La nuova formulazione dell'art. 93 L. Fall., per la parte che interessa, prevede al comma 1 che "La domanda di ammissione al passivo di un credito, di restituzione o rivendicazione di beni mobili e immobili, si propone con ricorso da trasmettere a norma del comma seguente almeno trenta giorni prima dell'udienza fissata per l'esame dello stato passivo", proseguendo al comma 2 disponendo che "Il ricorso può essere sottoscritto anche personalmente dalla parte ed è formato ai sensi degli articoli 21, comma 2, ovvero 22, comma 3, del decreto legislativo 7 marzo 2005 n. 82, e successive modificazioni, e nel termine stabilito dal primo comma, è trasmesso all'indirizzo di posta elettronica certificata del curatore indicato nell'avviso di cui all'articolo 92, unitamente ai documenti di cui al successivo sesto comma. L'originale del titolo di credito allegato al ricorso è depositato presso la cancelleria del tribunale".

Per una corretta formazione e trasmissione del documento informatico, occorre di volta in volta indagare sulla idoneità del documento stesso, per come formato e trasmesso, a soddisfare i requisiti prescritti della legge a pena di irricevibilità della domanda. Nel caso che direttamente riguarda le istanze di ammissione al passivo predisposte e trasmesse da Equitalia Sud S.p.A., si è sovente verificato un problema di mancata ammissione al passivo dovuta all'impossibilità di ricevere l'istanza e gli allegati trasmessi in formato digitalizzato.

E' opportuno evidenziare che, da un lato, la mole di istanze di ammissione al passivo gestita direttamente dagli Uffici deputati alla riscossione dei crediti concorsuali, è tale da non consentire sempre il puntuale adempimento della verifica periodica dei progetti di stato passivo depositati in vista delle udienze di verifica, dall'altro, l'invio della p.e.c. da parte dell'Agente della Riscossione, si perfeziona con le conseguenti conferme di trasmissione e di avvenuta accettazione da parte del Curatore destinatario che prescindono dalla materiale possibilità di apertura dei relativi file.
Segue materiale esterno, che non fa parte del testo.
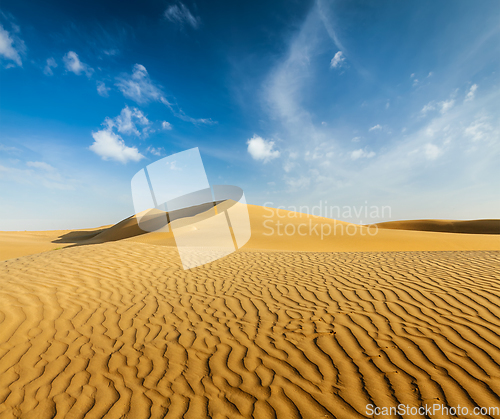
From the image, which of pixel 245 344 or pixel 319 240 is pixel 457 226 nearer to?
pixel 319 240

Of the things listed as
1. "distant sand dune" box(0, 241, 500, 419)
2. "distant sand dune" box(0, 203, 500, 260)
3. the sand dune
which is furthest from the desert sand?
the sand dune

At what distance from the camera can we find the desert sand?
2.27 meters

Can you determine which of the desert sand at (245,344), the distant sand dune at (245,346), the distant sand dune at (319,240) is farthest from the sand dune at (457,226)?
the distant sand dune at (245,346)

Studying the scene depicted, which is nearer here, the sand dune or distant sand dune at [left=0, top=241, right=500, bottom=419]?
distant sand dune at [left=0, top=241, right=500, bottom=419]

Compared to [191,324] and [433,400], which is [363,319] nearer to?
[433,400]

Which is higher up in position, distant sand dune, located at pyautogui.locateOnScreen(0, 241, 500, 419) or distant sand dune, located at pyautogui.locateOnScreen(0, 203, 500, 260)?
distant sand dune, located at pyautogui.locateOnScreen(0, 203, 500, 260)

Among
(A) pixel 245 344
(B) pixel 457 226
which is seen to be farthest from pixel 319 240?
(B) pixel 457 226

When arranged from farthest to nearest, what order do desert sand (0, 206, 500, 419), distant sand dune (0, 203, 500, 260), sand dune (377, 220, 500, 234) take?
1. sand dune (377, 220, 500, 234)
2. distant sand dune (0, 203, 500, 260)
3. desert sand (0, 206, 500, 419)

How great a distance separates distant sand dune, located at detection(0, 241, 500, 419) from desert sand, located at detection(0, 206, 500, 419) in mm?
16

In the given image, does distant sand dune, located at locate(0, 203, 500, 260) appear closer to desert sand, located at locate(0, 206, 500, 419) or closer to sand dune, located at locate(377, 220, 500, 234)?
desert sand, located at locate(0, 206, 500, 419)

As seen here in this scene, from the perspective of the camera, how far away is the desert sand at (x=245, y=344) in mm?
2273

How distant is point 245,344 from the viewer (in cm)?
321

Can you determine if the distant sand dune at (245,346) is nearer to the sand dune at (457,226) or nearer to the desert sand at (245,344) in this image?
the desert sand at (245,344)

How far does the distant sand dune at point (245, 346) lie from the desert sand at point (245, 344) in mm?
16
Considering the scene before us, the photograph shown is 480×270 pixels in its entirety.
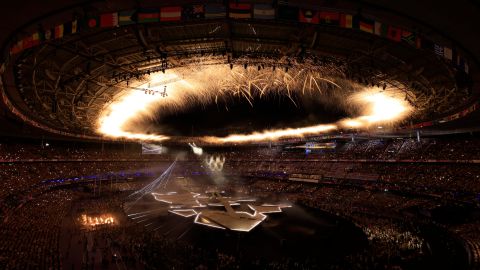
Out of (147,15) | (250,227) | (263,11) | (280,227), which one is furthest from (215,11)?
(280,227)

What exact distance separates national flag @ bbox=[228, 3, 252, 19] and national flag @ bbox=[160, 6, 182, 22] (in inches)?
64.4

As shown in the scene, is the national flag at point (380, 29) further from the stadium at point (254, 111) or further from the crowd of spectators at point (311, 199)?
the crowd of spectators at point (311, 199)

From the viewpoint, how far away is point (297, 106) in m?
35.9

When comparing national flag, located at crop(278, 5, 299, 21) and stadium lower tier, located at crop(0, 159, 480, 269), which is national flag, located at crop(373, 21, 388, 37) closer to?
national flag, located at crop(278, 5, 299, 21)

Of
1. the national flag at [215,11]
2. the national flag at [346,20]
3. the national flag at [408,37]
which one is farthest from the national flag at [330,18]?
the national flag at [215,11]

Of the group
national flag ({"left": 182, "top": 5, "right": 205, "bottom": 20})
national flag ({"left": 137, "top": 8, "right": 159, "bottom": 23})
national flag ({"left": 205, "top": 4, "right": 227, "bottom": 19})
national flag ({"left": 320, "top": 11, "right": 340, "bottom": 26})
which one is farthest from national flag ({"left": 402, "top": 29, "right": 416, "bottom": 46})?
national flag ({"left": 137, "top": 8, "right": 159, "bottom": 23})

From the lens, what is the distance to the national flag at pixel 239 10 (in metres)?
9.17

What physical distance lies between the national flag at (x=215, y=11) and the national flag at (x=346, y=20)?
3.81 metres

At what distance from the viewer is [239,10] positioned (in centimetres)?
923

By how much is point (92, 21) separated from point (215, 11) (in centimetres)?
388

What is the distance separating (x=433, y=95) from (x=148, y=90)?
19.2 meters

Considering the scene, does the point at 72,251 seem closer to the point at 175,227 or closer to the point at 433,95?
the point at 175,227

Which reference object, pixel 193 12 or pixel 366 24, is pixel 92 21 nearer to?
pixel 193 12

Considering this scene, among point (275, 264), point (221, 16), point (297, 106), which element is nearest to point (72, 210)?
point (275, 264)
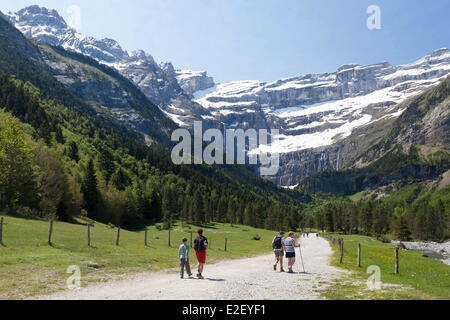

Tale disguido ha condotto, a provvedimenti di mancata ammissione per irricevibilità dell'istanza, rispetto ai quali è necessario individuare in che termini e con quali modalità l'Agente della Riscossione creditore può chiedere ed ottenere un esame di merito della propria istanza e giungendo al cuore del problema. Volendo approntare una soluzione possibile, sembrerebbe doversi escludere l'impugnazione del provvedimento in tali termini emesso, nelle forme dell'opposizione allo stato passivo, ciò per due non trascurabili circostanze:

1. considerato che il processo telematico rappresenta un innovazione del sistema processuale finalizzata ad un'ottica deflattiva del contenzioso, l'impugnazione con l'opposizione ex art. 98 L.Fall. del Provvedimento di irricevibilità la cui motivazione è appunto rappresentata dal disguido tecnico che ha impedito l'apertura del file ed il conseguente esame nel merito dell'istanza, rappresenterebbe un effetto assolutamente contrario all'intenzione deflattiva del Legislatore stesso.

2. Da un punto di vista pratico, sembrerebbe paradossale chiedere in sede di opposizione l'esame non compiuto in sede di verifica tempestiva e/o tardiva, a causa di un disguido tecnico, non essendoci ulteriori motivazioni da addurre nel merito.

Ciò posto, la soluzione che maggiormente si presenterebbe a risolvere la questione, potrebbe esser quella di consentire, nel caso in cui oggetto del provvedimento di irricevibilità sia stata una domanda tempestiva, la riproposizione dell'istanza tardiva ex art. 101 L. Fall., oppure, nel caso in cui la domanda in questione sia già tardiva, consentirne il deposito ultratardivo, e procedere al relativo esame, non potendo il disguido tecnico dell'irricevibilità una causa imputabili all'istante.